L’azienda dolciaria altoatesina ha stabilito un protocollo agronomico condiviso con i partner, che garantisce l’alta qualità della materia prima e ne limita l’impatto ambientale. Attualmente il progetto coinvolge 18 produttori su 330 ettari, in partnership con alcuni mulini fornitori storici, tra cui Rieper Mühle di Vandoies, in provincia di Bolzano.

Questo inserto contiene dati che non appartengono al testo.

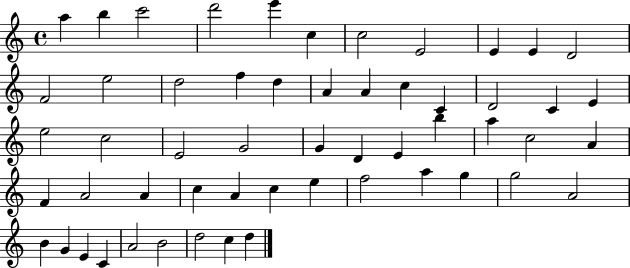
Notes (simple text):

A5/q B5/q C6/h D6/h E6/q C5/q C5/h E4/h E4/q E4/q D4/h F4/h E5/h D5/h F5/q D5/q A4/q A4/q C5/q C4/q D4/h C4/q E4/q E5/h C5/h E4/h G4/h G4/q D4/q E4/q B5/q A5/q C5/h A4/q F4/q A4/h A4/q C5/q A4/q C5/q E5/q F5/h A5/q G5/q G5/h A4/h B4/q G4/q E4/q C4/q A4/h B4/h D5/h C5/q D5/q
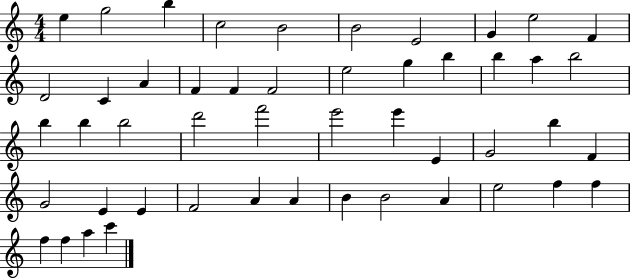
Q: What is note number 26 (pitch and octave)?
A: D6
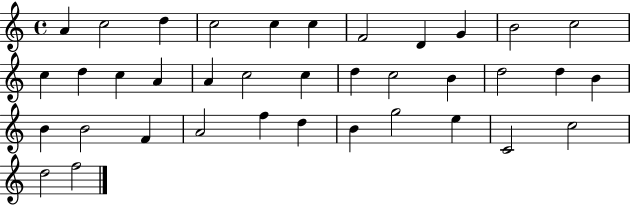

Le pratiche richieste agli agricoltori includono la tutela della biodiversità: è previsto che almeno il 6% della superficie coltivabile sia destinato alla creazione di aree di biodiversità (strisce fiorite, siepi, fasce tampone). Questo non è solo un requisito contrattuale, ma un incentivo alla conservazione dei paesaggi e alla creazione di habitat per gli insetti impollinatori; fertilità e salute del suolo: per contrastare erosione e lisciviazione, il protocollo obbliga l’adozione di una ricca rotazione colturale. Vengono inoltre promosse tecniche di semina moderne come la semina diretta, senza lavorare il terreno per la riduzione delle emissioni in atmosfera; tracciabilità e qualità pura: Loacker garantisce l’assenza totale di glifosato e neonicotinoidi attraverso contratti di filiera. Vengono favorite l’agricoltura naturale e l’adozione di metodi integrati per la protezione delle colture. Inoltre, data la richiesta di una bassa percentuale proteica per la farina dei wafer, viene limitata al minimo la fertilizzazione azotata.